Source data:
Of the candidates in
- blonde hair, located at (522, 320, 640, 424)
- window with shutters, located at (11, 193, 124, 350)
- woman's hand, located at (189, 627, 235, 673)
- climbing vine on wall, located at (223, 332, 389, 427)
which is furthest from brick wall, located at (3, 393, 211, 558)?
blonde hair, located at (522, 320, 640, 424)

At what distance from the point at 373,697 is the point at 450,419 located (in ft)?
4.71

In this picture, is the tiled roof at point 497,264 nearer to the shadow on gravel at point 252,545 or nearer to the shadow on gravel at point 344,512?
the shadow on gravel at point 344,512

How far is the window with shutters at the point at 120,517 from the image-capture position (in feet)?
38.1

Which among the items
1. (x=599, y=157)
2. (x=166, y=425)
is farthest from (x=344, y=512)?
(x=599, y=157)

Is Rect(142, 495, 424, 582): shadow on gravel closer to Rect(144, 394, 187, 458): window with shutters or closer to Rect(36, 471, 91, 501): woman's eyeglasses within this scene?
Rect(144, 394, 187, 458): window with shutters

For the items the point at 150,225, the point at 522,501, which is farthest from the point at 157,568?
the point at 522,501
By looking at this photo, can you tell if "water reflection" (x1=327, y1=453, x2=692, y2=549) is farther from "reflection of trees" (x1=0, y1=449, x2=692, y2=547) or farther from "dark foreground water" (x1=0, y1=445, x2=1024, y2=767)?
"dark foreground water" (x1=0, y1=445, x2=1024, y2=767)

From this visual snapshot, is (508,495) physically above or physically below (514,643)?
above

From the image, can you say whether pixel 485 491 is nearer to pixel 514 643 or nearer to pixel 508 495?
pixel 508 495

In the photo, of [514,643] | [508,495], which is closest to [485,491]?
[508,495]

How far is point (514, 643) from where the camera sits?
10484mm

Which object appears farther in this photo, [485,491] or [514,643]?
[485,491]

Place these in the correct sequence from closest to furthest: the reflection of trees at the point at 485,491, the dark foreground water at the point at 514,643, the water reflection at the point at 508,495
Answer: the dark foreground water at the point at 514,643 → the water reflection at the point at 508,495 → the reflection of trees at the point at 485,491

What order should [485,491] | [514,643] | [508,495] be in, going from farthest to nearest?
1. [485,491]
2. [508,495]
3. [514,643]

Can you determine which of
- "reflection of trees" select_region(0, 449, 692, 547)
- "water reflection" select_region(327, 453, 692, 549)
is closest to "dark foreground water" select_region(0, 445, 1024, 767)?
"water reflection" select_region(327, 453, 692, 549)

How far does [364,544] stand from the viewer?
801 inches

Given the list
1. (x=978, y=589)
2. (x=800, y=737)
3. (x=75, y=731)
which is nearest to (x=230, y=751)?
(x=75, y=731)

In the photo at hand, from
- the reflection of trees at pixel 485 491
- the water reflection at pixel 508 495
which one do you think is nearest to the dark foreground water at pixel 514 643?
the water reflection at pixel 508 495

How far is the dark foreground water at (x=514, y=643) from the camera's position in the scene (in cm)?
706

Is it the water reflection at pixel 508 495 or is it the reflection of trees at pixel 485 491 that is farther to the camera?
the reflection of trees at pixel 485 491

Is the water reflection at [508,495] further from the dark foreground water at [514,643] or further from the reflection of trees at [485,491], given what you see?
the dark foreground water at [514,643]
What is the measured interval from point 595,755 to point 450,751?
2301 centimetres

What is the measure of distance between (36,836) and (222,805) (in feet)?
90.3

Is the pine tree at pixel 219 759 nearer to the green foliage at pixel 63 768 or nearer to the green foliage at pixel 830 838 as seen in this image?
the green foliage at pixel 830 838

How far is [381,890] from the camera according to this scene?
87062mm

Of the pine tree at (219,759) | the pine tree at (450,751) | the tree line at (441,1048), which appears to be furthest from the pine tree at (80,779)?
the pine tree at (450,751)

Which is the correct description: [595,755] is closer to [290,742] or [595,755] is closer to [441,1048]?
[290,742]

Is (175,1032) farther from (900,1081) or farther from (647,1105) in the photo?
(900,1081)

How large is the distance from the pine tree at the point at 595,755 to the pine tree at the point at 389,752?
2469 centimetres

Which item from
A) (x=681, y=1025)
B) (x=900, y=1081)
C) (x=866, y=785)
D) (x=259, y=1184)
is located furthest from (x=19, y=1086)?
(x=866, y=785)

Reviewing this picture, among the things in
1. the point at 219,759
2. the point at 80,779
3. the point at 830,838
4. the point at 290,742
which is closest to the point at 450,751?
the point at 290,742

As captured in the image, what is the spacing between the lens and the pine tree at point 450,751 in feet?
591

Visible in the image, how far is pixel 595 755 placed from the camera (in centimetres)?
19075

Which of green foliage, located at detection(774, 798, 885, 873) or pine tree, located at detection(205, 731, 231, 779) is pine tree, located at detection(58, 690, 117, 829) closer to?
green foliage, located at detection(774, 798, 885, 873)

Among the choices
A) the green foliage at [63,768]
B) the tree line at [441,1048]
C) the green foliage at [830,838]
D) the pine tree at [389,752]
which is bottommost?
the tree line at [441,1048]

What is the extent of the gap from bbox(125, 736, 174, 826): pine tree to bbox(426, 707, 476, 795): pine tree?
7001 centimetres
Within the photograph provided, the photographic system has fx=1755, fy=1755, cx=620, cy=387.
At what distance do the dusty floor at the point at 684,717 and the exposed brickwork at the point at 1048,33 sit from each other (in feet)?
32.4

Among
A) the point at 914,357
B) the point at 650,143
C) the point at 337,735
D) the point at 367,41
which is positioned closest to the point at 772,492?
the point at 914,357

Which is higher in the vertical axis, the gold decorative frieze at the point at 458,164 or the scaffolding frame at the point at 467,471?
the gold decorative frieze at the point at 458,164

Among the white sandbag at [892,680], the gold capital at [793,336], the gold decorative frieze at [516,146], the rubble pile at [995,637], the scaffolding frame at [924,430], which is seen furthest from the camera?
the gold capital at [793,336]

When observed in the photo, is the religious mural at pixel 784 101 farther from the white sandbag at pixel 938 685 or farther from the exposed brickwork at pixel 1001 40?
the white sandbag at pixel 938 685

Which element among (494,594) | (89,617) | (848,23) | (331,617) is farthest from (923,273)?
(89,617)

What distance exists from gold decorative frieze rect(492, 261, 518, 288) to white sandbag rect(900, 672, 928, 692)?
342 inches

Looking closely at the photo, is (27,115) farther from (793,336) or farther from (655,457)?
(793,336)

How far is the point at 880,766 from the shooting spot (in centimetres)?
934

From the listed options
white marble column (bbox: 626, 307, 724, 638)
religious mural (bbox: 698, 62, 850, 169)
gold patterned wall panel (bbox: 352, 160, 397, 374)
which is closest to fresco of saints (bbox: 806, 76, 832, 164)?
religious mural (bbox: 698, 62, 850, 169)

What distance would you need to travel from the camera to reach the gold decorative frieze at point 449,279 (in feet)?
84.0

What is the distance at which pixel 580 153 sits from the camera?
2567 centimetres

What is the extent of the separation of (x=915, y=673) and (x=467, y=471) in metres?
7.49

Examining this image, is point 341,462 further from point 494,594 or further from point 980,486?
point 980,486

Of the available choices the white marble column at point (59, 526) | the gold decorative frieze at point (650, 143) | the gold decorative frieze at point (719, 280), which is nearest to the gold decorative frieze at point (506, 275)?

Problem details:
Rewrite all of the rows above with every instance of "climbing vine on wall" swapped for "ivy-covered wall", leaving the rest unchanged.

The result:
Of the candidates in
- blonde hair, located at (522, 320, 640, 424)
- window with shutters, located at (11, 193, 124, 350)
- woman's hand, located at (189, 627, 235, 673)
- ivy-covered wall, located at (223, 332, 389, 427)
which is furthest from brick wall, located at (3, 393, 211, 558)?
blonde hair, located at (522, 320, 640, 424)

At what distance from the point at 373,697 is the point at 450,419 located (in ft)?
4.71

In this picture, is the tiled roof at point 497,264 nearer to the shadow on gravel at point 252,545 or nearer to the shadow on gravel at point 344,512?
the shadow on gravel at point 344,512

How far is the window with shutters at the point at 120,517 from the image-capture position (in feet)?
38.1

Which among the items
1. (x=599, y=157)
2. (x=166, y=425)
is farthest from (x=344, y=512)?
(x=599, y=157)

Is Rect(142, 495, 424, 582): shadow on gravel closer to Rect(144, 394, 187, 458): window with shutters or closer to Rect(36, 471, 91, 501): woman's eyeglasses within this scene?
Rect(144, 394, 187, 458): window with shutters

For the items the point at 150,225, the point at 522,501, which is farthest from the point at 157,568?
the point at 522,501
By looking at this photo, can you tell if "water reflection" (x1=327, y1=453, x2=692, y2=549) is farther from "reflection of trees" (x1=0, y1=449, x2=692, y2=547) or farther from "dark foreground water" (x1=0, y1=445, x2=1024, y2=767)?
"dark foreground water" (x1=0, y1=445, x2=1024, y2=767)

From this visual snapshot, is (508,495) physically above or physically below (514,643)?
above

From the image, can you say whether pixel 485 491 is nearer to pixel 514 643 or nearer to pixel 508 495?
pixel 508 495

In the photo, of [514,643] | [508,495], which is closest to [485,491]?
[508,495]

How far is point (514, 643) from where the camera sits?
10484mm

Which object appears farther in this photo, [485,491] or [514,643]?
[485,491]

Place these in the correct sequence from closest to furthest: the reflection of trees at the point at 485,491, the dark foreground water at the point at 514,643, the water reflection at the point at 508,495
Answer: the dark foreground water at the point at 514,643 → the water reflection at the point at 508,495 → the reflection of trees at the point at 485,491

What order should [485,491] | [514,643] | [508,495] be in, going from farthest to nearest?
1. [485,491]
2. [508,495]
3. [514,643]

Can you determine which of
- "reflection of trees" select_region(0, 449, 692, 547)
- "water reflection" select_region(327, 453, 692, 549)
is closest to "dark foreground water" select_region(0, 445, 1024, 767)?
"water reflection" select_region(327, 453, 692, 549)

How far does [364,544] stand from the viewer?
801 inches

Given the list
1. (x=978, y=589)
2. (x=800, y=737)
3. (x=75, y=731)
which is nearest to (x=230, y=751)?
(x=75, y=731)

In the photo at hand, from
- the reflection of trees at pixel 485 491
- the water reflection at pixel 508 495
which one do you think is nearest to the dark foreground water at pixel 514 643?
the water reflection at pixel 508 495

How far is the dark foreground water at (x=514, y=643) from the camera's position in the scene (in cm)?
706

Is it the water reflection at pixel 508 495 or is it the reflection of trees at pixel 485 491 that is farther to the camera?
the reflection of trees at pixel 485 491

Is the water reflection at [508,495] further from the dark foreground water at [514,643] or further from the reflection of trees at [485,491], given what you see?
the dark foreground water at [514,643]
What is the measured interval from point 595,755 to point 450,751?
2301 centimetres

What is the measure of distance between (36,836) and (222,805) (in feet)?
90.3

Is the pine tree at pixel 219 759 nearer to the green foliage at pixel 63 768 or nearer to the green foliage at pixel 830 838 as seen in this image?
the green foliage at pixel 830 838

How far is [381,890] from the camera according to this scene?
87062mm

Of the pine tree at (219,759) | the pine tree at (450,751) | the tree line at (441,1048), which appears to be furthest from the pine tree at (80,779)?
the pine tree at (450,751)

Which is the correct description: [595,755] is closer to [290,742] or [595,755] is closer to [441,1048]?
[290,742]

Is (175,1032) farther from (900,1081) or farther from (647,1105) in the photo?
(900,1081)

How large is the distance from the pine tree at the point at 595,755 to the pine tree at the point at 389,752?
2469 centimetres

Which item from
A) (x=681, y=1025)
B) (x=900, y=1081)
C) (x=866, y=785)
D) (x=259, y=1184)
is located furthest from (x=19, y=1086)?
(x=866, y=785)

Reviewing this picture, among the things in
1. the point at 219,759
2. the point at 80,779
3. the point at 830,838
4. the point at 290,742
which is closest to the point at 450,751?
the point at 290,742

As captured in the image, what is the spacing between the lens and the pine tree at point 450,751 in feet?
591

Visible in the image, how far is pixel 595 755 placed from the camera (in centimetres)?
19075

Which of green foliage, located at detection(774, 798, 885, 873) or pine tree, located at detection(205, 731, 231, 779) is pine tree, located at detection(58, 690, 117, 829) closer to?
green foliage, located at detection(774, 798, 885, 873)

Among the choices
A) the green foliage at [63,768]
B) the tree line at [441,1048]
C) the green foliage at [830,838]
D) the pine tree at [389,752]
which is bottommost?
the tree line at [441,1048]

What is the extent of the gap from bbox(125, 736, 174, 826): pine tree to bbox(426, 707, 476, 795): pine tree?
7001 centimetres
Within the photograph provided, the photographic system has fx=1755, fy=1755, cx=620, cy=387.
At what distance do the dusty floor at the point at 684,717 and the exposed brickwork at the point at 1048,33 sit from each other (in feet)?
32.4

Among
A) the point at 914,357
B) the point at 650,143
C) the point at 337,735
D) the point at 367,41
which is positioned closest to the point at 772,492?
the point at 914,357

Which is higher in the vertical axis, the gold decorative frieze at the point at 458,164 or the scaffolding frame at the point at 467,471?
the gold decorative frieze at the point at 458,164

Among the white sandbag at [892,680], the gold capital at [793,336], the gold decorative frieze at [516,146], the rubble pile at [995,637], the scaffolding frame at [924,430], which is seen furthest from the camera?
the gold capital at [793,336]

When observed in the photo, is the religious mural at pixel 784 101 farther from the white sandbag at pixel 938 685 or farther from the exposed brickwork at pixel 1001 40?
the white sandbag at pixel 938 685

Which element among (494,594) | (89,617) | (848,23) | (331,617) is farthest from (923,273)?
(89,617)

What distance exists from gold decorative frieze rect(492, 261, 518, 288) to white sandbag rect(900, 672, 928, 692)?
342 inches

Looking closely at the photo, is (27,115) farther from (793,336) or farther from (655,457)?
(793,336)

How far is the point at 880,766 from the shooting spot (in centimetres)?
934

From the listed options
white marble column (bbox: 626, 307, 724, 638)
religious mural (bbox: 698, 62, 850, 169)
gold patterned wall panel (bbox: 352, 160, 397, 374)
which is closest to fresco of saints (bbox: 806, 76, 832, 164)?
religious mural (bbox: 698, 62, 850, 169)

What distance would you need to travel from the camera to reach the gold decorative frieze at point 449,279 (in feet)?
84.0

What is the distance at which pixel 580 153 sits from the camera?
2567 centimetres

What is the extent of the separation of (x=915, y=673) and (x=467, y=471) in metres?
7.49

Examining this image, is point 341,462 further from point 494,594 or further from point 980,486?
point 980,486

Of the available choices the white marble column at point (59, 526) | the gold decorative frieze at point (650, 143) | the gold decorative frieze at point (719, 280), which is nearest to the gold decorative frieze at point (506, 275)?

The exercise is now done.